- [Stated problem]
Extract the final stretch of the data: the line that contains "What is the distance of (391,230)" and every line after it, unaltered, and no other lines.

···

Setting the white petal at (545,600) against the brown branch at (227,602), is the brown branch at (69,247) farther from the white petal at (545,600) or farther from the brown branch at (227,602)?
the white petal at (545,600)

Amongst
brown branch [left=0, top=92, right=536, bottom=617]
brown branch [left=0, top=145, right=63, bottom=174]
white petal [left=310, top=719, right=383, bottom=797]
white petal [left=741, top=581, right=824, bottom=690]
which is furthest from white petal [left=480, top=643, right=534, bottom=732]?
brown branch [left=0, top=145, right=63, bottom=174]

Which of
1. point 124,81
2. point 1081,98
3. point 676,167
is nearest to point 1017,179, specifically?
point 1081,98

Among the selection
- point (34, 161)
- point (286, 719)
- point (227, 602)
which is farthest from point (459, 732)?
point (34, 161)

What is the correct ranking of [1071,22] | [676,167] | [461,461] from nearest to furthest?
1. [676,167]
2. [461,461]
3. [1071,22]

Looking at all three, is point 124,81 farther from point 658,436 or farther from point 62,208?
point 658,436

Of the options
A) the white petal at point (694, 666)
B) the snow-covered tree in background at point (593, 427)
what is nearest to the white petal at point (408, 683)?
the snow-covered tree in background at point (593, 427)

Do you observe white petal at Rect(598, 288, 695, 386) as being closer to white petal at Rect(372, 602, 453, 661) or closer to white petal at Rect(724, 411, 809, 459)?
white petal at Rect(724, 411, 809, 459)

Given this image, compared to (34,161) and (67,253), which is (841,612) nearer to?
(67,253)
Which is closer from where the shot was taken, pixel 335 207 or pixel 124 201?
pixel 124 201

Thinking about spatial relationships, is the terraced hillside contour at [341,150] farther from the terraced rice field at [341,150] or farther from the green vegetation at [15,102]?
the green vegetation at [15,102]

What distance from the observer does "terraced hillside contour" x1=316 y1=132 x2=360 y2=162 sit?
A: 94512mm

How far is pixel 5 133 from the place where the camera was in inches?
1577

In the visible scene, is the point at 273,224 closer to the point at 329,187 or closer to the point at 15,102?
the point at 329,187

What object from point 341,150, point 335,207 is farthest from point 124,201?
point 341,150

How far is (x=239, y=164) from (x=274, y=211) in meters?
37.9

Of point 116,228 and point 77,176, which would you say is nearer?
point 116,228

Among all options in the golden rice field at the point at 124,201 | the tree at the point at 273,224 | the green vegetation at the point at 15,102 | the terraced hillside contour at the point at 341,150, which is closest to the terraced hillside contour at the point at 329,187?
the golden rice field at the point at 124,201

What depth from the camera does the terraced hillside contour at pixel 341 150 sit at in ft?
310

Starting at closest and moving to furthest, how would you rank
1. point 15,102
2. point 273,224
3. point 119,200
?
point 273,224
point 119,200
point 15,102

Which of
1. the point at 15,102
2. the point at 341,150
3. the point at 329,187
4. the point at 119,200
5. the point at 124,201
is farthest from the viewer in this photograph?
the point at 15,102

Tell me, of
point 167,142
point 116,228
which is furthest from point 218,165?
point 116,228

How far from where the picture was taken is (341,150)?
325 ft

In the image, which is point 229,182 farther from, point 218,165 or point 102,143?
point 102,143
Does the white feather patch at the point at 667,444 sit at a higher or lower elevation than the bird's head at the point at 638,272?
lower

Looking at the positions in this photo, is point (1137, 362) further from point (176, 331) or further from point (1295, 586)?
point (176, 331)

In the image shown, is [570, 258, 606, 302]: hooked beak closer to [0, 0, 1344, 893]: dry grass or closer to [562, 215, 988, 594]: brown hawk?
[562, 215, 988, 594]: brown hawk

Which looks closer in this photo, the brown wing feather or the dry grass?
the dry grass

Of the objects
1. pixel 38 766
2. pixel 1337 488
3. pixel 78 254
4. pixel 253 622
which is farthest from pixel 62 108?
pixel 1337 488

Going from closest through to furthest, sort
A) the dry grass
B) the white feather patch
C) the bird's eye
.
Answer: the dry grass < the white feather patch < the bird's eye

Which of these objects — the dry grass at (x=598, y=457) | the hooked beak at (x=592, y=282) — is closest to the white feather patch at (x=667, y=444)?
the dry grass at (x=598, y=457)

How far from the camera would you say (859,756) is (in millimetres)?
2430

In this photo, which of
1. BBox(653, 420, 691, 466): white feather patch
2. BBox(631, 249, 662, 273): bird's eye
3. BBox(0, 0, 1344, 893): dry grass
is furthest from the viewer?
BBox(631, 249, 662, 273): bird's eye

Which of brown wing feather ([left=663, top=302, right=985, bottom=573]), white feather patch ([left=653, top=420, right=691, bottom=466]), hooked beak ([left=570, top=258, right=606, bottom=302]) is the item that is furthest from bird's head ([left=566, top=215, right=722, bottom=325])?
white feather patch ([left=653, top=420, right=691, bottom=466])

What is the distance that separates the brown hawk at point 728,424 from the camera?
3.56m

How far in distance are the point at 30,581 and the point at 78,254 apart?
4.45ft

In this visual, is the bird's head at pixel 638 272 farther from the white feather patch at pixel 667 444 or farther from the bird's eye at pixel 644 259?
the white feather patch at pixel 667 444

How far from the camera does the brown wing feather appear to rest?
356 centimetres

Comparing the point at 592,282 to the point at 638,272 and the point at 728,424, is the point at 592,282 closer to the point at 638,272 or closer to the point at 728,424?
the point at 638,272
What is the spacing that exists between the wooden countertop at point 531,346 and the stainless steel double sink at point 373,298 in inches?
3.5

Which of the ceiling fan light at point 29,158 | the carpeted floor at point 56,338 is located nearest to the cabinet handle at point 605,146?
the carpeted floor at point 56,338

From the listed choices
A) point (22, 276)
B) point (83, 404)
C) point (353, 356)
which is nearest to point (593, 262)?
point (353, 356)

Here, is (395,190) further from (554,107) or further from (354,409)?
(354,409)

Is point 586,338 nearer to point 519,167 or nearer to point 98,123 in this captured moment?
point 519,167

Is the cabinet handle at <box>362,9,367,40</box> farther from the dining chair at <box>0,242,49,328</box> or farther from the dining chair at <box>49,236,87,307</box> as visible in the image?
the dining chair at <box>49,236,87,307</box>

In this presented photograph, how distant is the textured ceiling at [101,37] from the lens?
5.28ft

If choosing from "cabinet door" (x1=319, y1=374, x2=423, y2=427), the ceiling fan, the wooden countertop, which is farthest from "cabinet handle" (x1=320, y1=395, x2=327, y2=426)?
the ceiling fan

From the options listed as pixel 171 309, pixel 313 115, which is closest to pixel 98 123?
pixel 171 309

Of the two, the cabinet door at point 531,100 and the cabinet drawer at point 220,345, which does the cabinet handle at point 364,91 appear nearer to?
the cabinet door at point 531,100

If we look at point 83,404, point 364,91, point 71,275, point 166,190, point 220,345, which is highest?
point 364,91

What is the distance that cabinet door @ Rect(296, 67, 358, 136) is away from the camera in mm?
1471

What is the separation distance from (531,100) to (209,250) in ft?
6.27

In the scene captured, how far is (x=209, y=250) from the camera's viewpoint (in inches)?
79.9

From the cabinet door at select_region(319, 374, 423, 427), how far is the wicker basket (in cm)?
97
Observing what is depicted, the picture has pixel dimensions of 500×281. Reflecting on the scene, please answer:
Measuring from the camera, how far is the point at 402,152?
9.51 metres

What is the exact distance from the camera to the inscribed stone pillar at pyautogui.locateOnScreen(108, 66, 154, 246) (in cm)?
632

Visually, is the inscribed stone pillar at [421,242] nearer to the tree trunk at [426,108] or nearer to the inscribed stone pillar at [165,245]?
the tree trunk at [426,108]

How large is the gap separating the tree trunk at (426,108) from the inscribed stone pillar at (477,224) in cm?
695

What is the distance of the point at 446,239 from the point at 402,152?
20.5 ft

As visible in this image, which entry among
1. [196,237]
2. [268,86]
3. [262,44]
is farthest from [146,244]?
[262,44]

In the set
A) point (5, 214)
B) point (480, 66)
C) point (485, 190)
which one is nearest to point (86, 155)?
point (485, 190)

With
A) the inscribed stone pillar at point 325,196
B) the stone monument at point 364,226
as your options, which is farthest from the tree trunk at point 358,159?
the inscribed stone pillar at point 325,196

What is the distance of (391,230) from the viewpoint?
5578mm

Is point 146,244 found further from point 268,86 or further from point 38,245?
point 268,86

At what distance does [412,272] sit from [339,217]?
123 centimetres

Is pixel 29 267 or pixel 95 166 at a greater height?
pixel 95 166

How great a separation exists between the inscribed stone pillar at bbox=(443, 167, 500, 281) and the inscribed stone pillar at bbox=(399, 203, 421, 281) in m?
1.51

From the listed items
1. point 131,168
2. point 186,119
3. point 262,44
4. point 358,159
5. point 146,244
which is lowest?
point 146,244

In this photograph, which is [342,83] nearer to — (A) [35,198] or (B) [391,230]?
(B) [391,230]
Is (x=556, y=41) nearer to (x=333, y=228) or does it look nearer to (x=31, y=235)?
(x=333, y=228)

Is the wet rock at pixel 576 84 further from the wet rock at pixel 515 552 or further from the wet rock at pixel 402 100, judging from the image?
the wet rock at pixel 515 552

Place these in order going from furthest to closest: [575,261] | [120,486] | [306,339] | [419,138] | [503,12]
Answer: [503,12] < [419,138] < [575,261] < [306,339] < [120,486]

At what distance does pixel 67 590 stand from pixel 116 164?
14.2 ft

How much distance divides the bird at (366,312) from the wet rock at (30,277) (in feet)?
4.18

···

- [Task solution]
What is the distance of (391,230) from the viewpoint?
5578mm

Is point 146,244 found further from point 268,86 or further from point 38,245?
point 268,86

At what distance does [412,272] sit from [339,217]?
123 centimetres

Is pixel 29 267 or pixel 95 166 at a greater height?
pixel 95 166

How great a separation exists between the inscribed stone pillar at bbox=(443, 167, 500, 281) and the inscribed stone pillar at bbox=(399, 203, 421, 281) in m?
1.51

From the listed items
1. point 131,168
2. point 186,119
3. point 262,44
4. point 358,159
5. point 146,244
which is lowest?
point 146,244

In this photograph, which is [342,83] nearer to — (A) [35,198] or (B) [391,230]?
(B) [391,230]
Is (x=556, y=41) nearer to (x=333, y=228) or does it look nearer to (x=31, y=235)?
(x=333, y=228)

Is the wet rock at pixel 576 84 further from the wet rock at pixel 515 552 or further from the wet rock at pixel 402 100, judging from the image?
the wet rock at pixel 515 552

Place these in order going from furthest to closest: [575,261] | [120,486] | [306,339] | [419,138] | [503,12]
Answer: [503,12] < [419,138] < [575,261] < [306,339] < [120,486]

At what distance does pixel 67 590 stand from pixel 116 164?
14.2 ft

How much distance divides the bird at (366,312) from the wet rock at (30,277) (in feet)?
4.18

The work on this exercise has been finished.